§ **Given text**:

***

Karin Kallmaker Sisters of the Pen

Go Set a Watchman

The trending hashtag was #atticusracist. I’ve felt very alone wondering why it wasn’t #scoutreturns. Plenty has already been written and argued about whether Harper Lee’s new novel, Go Set a Watchman, should have even been published, whether she was elder-abused into publishing it and whether it damages the legacy of To Kill a Mockingbird.

I hadn’t even been trying to follow the debate and have nevertheless read excerpts of blogs, Facebook posts, Tweets and in some cases entire critical articles I couldn’t resist because I was definitely having a reaction to the reactions.

I want to be clear – I have only read the first chapter, just like most people making social media types of posts like this one. It is definitely on my list to read.

The general plot summary: A twenty-something Southerner returns home from college to find that heroes of the past are flawed, and life more nuanced than the child ever noticed. Among these discoveries is that loved ones hold views the narrator finds repugnant, forcing a reassessment of the past. This is the classic plot of hundreds of books acclaimed for insight into culture and history, and the reflections of the narrator on important topics like class, race and gender.

Where’s Scout?

As a female reader growing up and in college, I read dozens of novels with this general theme – going home again and home is not what it used to be – and most of them were written by men with male protagonists. In the case of Watchman, the narrator and author of the story are both women. Of course I realize the role that tomboy Scout plays in many of our lives, but I’m troubled by a wide-spread insistence that this beloved female narrator shouldn’t be allowed to grow up, and that her creator should have kept her vision of Scout as a young woman to herself forever.

***

§ **Stored entries**:
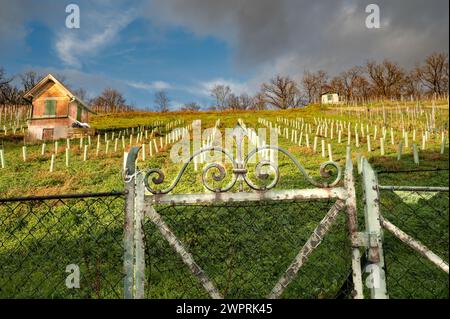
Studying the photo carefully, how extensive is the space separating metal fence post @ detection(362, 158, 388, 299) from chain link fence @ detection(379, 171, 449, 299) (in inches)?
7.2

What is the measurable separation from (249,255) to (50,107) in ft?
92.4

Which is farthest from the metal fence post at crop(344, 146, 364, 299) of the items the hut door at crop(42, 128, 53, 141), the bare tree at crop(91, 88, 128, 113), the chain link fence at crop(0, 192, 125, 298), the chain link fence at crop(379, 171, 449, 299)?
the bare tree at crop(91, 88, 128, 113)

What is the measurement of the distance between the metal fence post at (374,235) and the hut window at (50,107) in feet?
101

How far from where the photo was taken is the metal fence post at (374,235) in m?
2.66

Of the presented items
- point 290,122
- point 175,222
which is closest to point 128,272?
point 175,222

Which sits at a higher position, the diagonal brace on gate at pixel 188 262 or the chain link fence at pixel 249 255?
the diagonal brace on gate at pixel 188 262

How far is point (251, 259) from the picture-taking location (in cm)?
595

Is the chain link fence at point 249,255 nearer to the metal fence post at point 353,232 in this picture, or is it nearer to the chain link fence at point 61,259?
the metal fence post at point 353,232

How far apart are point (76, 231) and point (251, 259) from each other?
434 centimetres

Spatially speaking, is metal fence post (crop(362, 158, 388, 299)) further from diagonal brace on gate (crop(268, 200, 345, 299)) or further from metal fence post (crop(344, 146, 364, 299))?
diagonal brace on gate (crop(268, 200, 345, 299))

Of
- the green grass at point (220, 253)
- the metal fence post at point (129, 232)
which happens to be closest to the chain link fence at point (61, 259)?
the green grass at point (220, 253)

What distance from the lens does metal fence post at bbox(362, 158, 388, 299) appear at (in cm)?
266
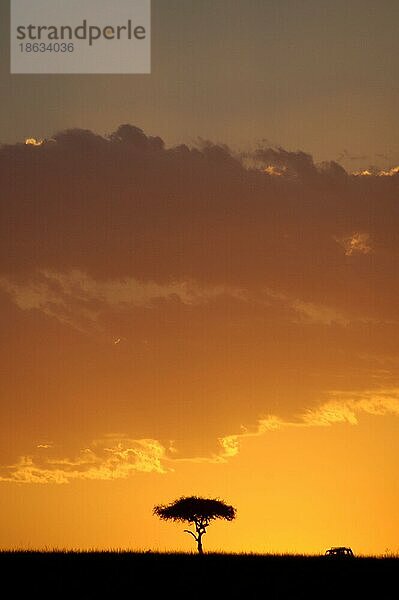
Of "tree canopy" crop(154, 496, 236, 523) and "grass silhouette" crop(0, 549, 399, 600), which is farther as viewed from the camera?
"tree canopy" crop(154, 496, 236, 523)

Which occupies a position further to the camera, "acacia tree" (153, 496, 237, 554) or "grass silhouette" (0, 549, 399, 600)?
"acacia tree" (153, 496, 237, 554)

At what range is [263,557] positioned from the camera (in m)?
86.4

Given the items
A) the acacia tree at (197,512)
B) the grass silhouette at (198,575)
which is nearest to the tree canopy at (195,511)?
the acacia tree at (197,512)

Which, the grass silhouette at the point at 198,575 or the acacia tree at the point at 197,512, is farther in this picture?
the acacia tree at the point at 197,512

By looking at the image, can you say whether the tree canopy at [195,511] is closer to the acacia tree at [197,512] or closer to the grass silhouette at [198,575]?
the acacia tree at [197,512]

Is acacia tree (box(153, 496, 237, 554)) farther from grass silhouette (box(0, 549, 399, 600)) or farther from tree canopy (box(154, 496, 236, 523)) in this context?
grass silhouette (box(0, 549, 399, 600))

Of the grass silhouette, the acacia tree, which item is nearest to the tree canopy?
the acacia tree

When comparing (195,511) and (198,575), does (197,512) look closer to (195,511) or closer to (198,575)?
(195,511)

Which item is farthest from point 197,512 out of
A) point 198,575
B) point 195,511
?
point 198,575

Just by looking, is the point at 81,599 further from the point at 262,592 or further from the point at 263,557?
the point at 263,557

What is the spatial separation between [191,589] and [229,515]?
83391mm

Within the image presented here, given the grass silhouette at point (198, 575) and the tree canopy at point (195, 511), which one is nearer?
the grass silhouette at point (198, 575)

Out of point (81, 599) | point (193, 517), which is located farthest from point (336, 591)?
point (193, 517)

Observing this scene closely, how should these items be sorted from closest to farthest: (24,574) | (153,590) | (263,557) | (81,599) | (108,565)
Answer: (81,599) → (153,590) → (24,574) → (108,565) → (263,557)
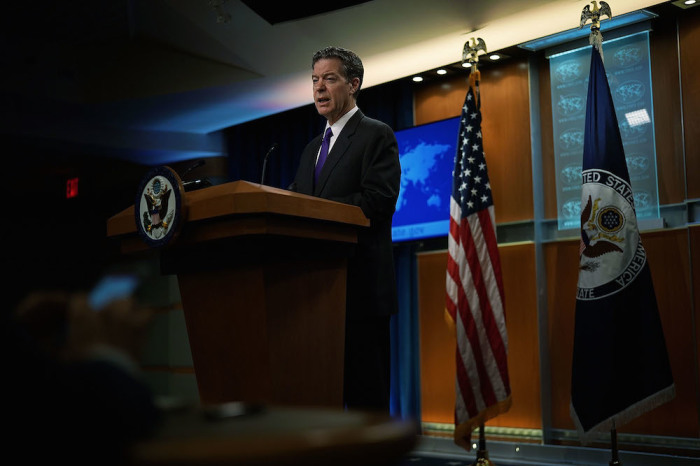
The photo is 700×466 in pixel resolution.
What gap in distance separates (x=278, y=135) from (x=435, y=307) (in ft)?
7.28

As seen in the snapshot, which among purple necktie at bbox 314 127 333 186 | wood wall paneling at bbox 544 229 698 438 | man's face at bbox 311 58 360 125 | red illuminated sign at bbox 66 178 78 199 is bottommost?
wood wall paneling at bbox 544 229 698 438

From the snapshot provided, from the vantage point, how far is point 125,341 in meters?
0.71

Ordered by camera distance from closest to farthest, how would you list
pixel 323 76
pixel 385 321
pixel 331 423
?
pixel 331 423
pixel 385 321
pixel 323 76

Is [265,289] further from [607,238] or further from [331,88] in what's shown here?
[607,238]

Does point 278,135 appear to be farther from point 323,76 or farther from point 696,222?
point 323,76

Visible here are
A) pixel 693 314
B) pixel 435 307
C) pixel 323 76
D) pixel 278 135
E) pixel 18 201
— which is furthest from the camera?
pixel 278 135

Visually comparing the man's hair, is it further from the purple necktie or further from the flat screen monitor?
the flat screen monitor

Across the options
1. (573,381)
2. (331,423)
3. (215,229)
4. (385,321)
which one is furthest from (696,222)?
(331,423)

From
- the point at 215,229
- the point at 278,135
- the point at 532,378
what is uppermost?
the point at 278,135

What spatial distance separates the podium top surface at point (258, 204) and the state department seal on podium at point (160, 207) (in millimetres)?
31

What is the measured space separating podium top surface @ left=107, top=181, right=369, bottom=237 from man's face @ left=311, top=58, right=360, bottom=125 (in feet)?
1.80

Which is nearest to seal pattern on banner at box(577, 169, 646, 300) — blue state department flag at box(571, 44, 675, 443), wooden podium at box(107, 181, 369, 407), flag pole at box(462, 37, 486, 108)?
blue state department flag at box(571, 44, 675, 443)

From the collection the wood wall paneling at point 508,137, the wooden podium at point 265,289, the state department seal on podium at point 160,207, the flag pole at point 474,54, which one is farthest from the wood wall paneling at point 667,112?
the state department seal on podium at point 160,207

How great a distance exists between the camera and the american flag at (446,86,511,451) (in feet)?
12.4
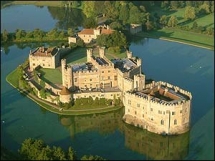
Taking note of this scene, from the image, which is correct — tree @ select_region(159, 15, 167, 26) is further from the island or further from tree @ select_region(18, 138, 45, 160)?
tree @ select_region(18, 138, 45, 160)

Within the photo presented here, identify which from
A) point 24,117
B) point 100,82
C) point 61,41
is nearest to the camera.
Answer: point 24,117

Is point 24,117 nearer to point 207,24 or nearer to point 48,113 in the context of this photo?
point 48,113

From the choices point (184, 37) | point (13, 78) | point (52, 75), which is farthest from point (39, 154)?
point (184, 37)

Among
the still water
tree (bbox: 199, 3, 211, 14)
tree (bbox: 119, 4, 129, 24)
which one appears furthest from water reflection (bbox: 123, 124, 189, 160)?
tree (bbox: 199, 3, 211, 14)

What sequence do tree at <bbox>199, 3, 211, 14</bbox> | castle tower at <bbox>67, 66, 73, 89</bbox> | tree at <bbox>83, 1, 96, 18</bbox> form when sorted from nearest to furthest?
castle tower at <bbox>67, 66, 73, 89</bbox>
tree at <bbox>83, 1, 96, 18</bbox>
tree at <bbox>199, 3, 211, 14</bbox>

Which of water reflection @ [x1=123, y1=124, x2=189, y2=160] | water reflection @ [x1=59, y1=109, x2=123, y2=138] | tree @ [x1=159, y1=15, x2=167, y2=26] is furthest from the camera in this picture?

***

§ **Requests**:
1. Reproduce the Go Set a Watchman post from "I hadn’t even" up to and including "list to read.".
2. According to the Go Set a Watchman post, how much of the new novel has the writer read so far?

§ **Written answers**:
1.
I hadn’t even been trying to follow the debate and have nevertheless read excerpts of blogs, Facebook posts, Tweets and in some cases entire critical articles I couldn’t resist because I was definitely having a reaction to the reactions.

I want to be clear – I have only read the first chapter, just like most people making social media types of posts like this one. It is definitely on my list to read.

2. Only the first chapter.